読む文章:

■ ■ ■

「お気に入り」マンガの完結(単巻)作品いろいろです。
ちょっと前のものから最近のものまで・・・
なお、ここに書ききれなかった作品も多いです(^^;
『GUNSRINGER GIRL』15巻 (相田裕 先生)
「少女と銃の物語 完結」 (オビ文より) ※ 特装版は買えなかった!
イタリア首相府が極秘で設立した「社会福祉公社」なる諜報機関。
そこに配属された〈義体〉と呼ばれるサイボーグ少女たちと、
彼女らのパートナーとなる担当官を通じて描かれる、凄惨なる対テロの戦いも、完結!
多くの犠牲を出しながらも、最後の戦いに決着がついた・・・
と思ったのも束の間、次は政治的な策動による不穏な動きが、公社に迫る展開。
そりゃまあ、哀しき〈義体〉少女たちの物語が軟着陸するとは思っていませんでしたが、
こうした“渦”に巻き込まれるカタチで、終結を迎えてゆく様子には、
ちょいと物寂しいものがありましたね。 報われないというか、泣きっ面にハチというか・・・
この最終巻では、最後の戦いから生き残った人々がその渦中で、
それぞれ決着をつけるべきことに決着をつけたり、取り戻すものを取り戻したりと、
残った者たちの足跡が描かれることになったわけで、どれもこれもが感慨深く、
そして、愛おしいものでありました。
とくに、ヒルシャーとトリエラの“残したもの”がつないだ「未来」。
これに私は、深い感動を覚えずにはいられませんでしたよ・・・
あまりに哀しい宿命を背負い、戦い続けてきた少女たちの物語。
その結末は、それぞれにそれぞれの“さいご”を迎えたものとなりました。
願わくば、その眠りが余計なものに邪魔されず、安らかでありますよう・・・
『FRONT MISSION DOG LIFE & DOG STYLE』10巻
(原作:太田垣康男 先生/ART:C.H.LINE)

■ ■ ■

場面の位置関係についての質問:

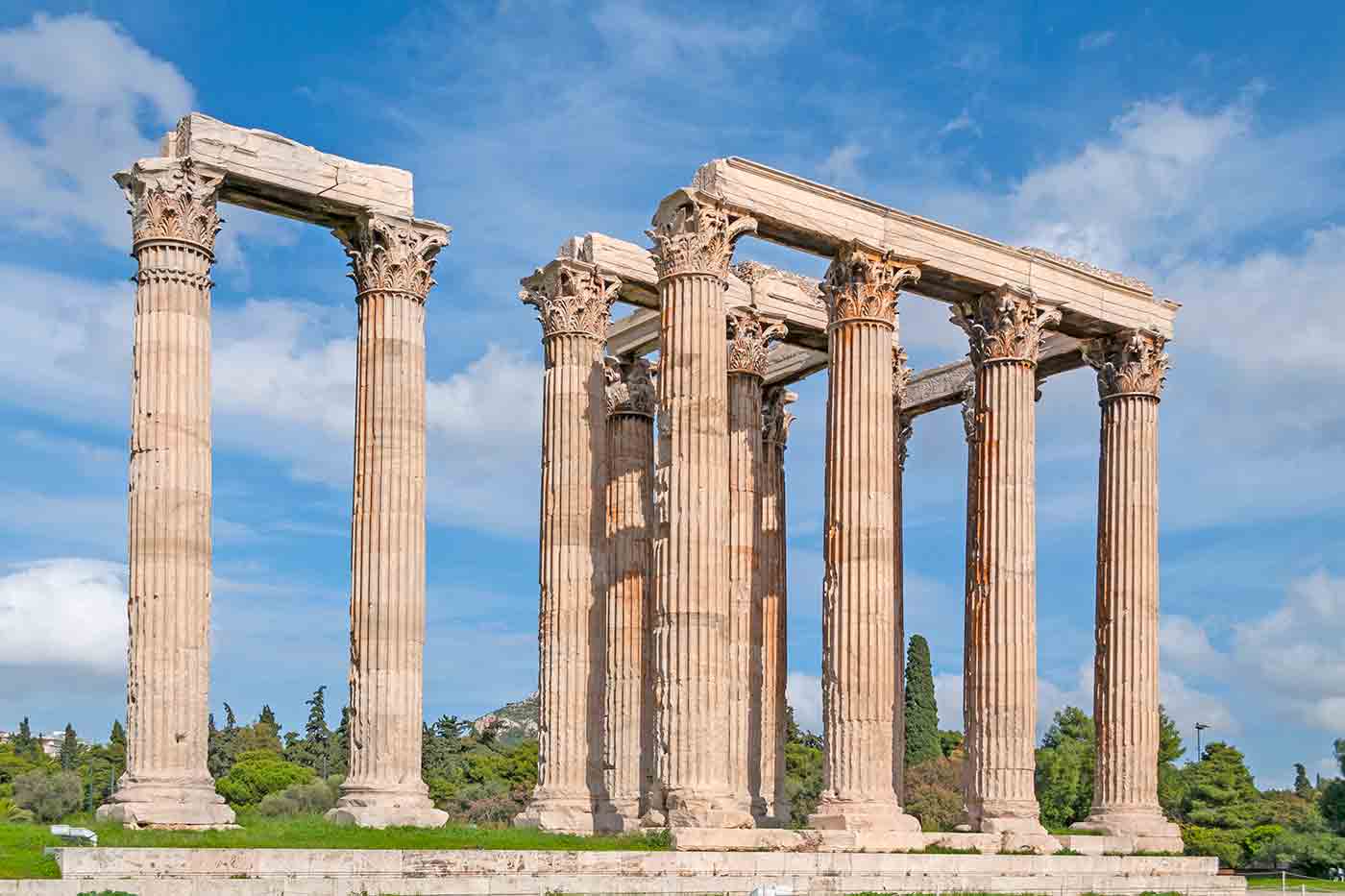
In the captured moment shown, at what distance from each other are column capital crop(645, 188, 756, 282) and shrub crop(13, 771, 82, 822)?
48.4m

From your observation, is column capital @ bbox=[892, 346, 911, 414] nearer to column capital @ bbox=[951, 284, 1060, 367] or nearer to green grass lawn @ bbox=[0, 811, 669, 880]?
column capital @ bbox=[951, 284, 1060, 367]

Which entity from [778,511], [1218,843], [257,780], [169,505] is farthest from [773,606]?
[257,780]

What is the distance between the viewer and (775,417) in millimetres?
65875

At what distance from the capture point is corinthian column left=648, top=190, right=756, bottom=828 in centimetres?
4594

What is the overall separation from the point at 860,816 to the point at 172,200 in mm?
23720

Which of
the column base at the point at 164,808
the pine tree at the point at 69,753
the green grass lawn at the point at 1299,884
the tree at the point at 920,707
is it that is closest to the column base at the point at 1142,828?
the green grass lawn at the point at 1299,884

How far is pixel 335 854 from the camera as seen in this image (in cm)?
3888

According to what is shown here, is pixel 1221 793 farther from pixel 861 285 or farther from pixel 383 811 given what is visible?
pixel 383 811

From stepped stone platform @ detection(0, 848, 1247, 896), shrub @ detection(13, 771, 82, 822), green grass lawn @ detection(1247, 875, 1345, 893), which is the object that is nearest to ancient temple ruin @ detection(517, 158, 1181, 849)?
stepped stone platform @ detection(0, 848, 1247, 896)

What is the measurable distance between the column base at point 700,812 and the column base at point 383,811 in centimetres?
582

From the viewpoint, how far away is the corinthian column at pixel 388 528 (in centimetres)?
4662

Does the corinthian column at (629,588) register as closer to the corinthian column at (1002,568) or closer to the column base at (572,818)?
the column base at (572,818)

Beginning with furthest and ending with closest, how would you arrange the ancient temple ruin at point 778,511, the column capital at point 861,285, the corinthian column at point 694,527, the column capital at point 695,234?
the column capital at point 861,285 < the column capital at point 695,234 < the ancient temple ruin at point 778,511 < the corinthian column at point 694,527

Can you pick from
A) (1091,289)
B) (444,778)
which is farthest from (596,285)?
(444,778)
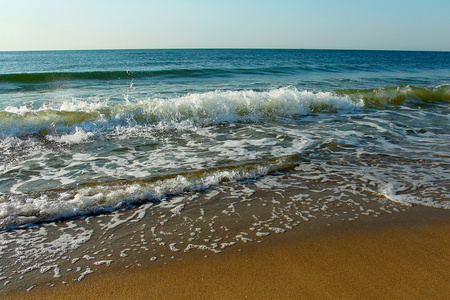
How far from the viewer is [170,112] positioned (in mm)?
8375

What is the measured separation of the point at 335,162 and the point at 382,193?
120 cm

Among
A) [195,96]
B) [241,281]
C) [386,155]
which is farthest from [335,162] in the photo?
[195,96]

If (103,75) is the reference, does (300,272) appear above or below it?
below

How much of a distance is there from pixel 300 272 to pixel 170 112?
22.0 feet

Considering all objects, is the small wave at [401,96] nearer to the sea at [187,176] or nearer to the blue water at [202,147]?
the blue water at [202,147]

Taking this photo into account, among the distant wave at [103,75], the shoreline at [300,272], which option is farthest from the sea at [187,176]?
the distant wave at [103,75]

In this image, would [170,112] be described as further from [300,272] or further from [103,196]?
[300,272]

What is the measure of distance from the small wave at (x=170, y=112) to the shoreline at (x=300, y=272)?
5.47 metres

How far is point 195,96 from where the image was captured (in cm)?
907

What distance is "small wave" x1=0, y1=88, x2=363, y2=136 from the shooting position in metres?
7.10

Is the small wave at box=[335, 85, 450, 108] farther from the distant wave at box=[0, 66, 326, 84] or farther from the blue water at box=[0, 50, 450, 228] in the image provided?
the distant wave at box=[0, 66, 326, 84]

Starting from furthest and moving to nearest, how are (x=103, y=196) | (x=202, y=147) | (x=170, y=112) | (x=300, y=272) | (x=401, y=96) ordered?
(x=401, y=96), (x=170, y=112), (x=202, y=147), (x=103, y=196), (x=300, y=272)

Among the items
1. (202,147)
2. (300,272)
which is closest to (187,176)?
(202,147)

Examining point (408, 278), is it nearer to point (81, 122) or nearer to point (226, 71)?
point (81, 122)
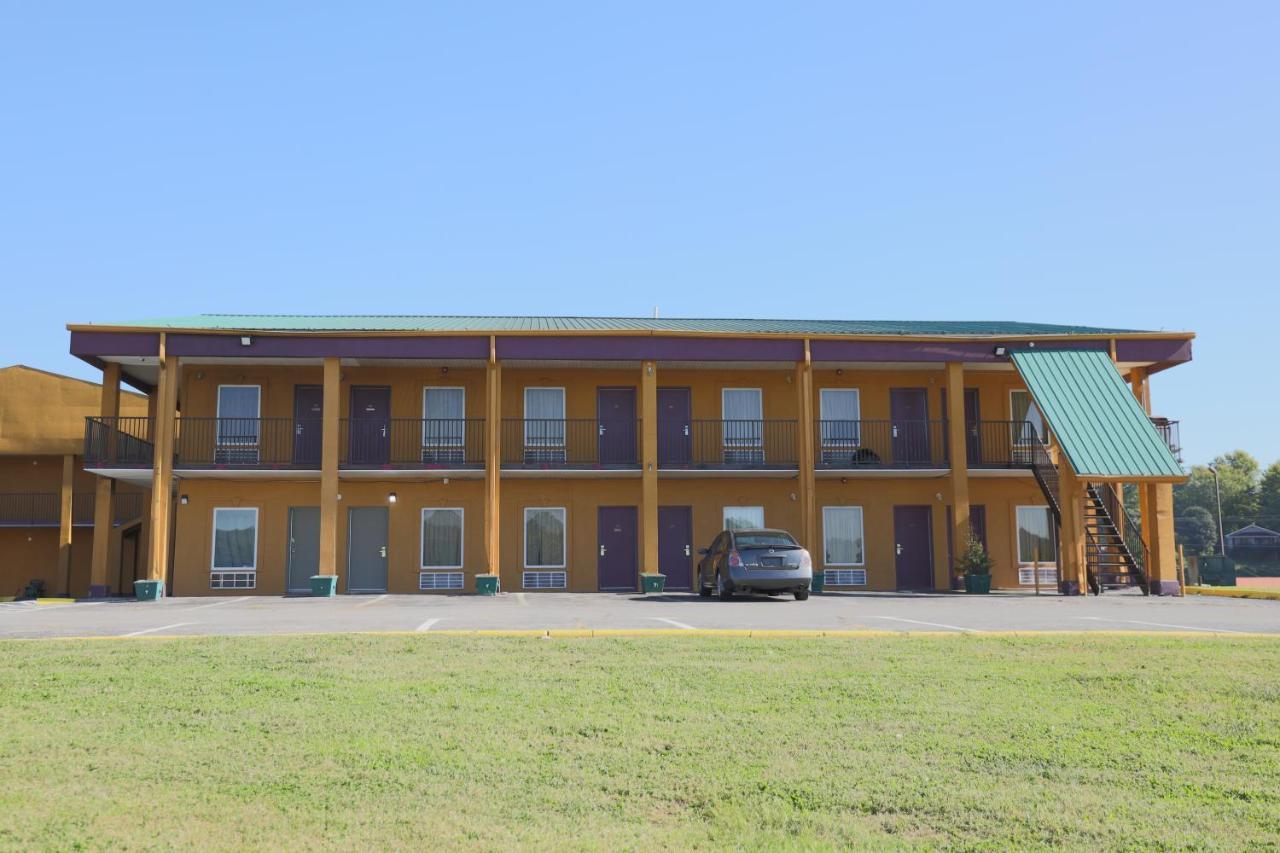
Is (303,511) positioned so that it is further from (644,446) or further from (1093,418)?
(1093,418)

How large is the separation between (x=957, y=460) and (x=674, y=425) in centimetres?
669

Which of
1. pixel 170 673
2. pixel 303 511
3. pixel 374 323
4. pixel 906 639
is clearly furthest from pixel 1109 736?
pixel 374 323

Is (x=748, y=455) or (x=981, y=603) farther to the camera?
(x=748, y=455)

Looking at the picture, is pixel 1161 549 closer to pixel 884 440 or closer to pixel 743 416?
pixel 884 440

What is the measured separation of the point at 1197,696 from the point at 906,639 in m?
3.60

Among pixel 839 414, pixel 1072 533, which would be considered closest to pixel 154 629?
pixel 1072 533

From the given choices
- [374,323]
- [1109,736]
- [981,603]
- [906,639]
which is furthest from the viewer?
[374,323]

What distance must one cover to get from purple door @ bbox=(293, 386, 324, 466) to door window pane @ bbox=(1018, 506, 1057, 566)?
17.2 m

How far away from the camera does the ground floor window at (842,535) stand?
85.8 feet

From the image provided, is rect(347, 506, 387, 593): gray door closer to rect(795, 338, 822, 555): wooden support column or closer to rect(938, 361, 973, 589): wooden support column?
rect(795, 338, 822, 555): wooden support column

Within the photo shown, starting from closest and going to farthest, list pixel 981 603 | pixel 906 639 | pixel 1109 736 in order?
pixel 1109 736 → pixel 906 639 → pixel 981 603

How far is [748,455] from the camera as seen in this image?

■ ■ ■

課題の指示: 完結マンガの紹介文を、最後の行のあとから続けて書いてください。

この課題の答え:
架空の島を舞台に描かれる「戦争」という名のエンターテインメントと惨劇と・・・
原案はゲーム「フロントミッション」の世界。
ヴァンツァーと呼ばれる巨大人型兵器が投入される戦場で、くりひろげられる戦い。
ハフマン紛争における様々な人々の、数々の物語が描かれてきたオムニバスも、完結!
ラスト・エピソードとなったのは、「羊飼いの帰還」。
「羊飼い」とあだ名される常木楷の、弟との再会、そして戦いも、いよいよ佳境。
シリーズ最長でつむがれてきた物語は、最新鋭のヴァンツァーも登場しての大決戦。
悲惨、悲壮、悲哀。 とにかくすべてが悲しみに包まれた戦いの行方やいかに・・・?
といった内容に、ぐいぐい引き込まれましたね。
人間模様の終着点。
その決着は、希望を前にしながらも、戦争の凄惨さを知るものでありましたが、
これはほとんど今までのシリーズで貫かれてきたテーマでもあったように思います。
ヴァンツァーという巨大人型兵器が活躍する戦場は、
いわば「戦争」をエンターテインメントとして捉えたものではあるのですが、
本作品では、そこをエンタメのまま描きつつも、単純に爽快な勝利につなげることはせず、
まさに「戦争」という悲劇を見事に描ききったものであったと感じます。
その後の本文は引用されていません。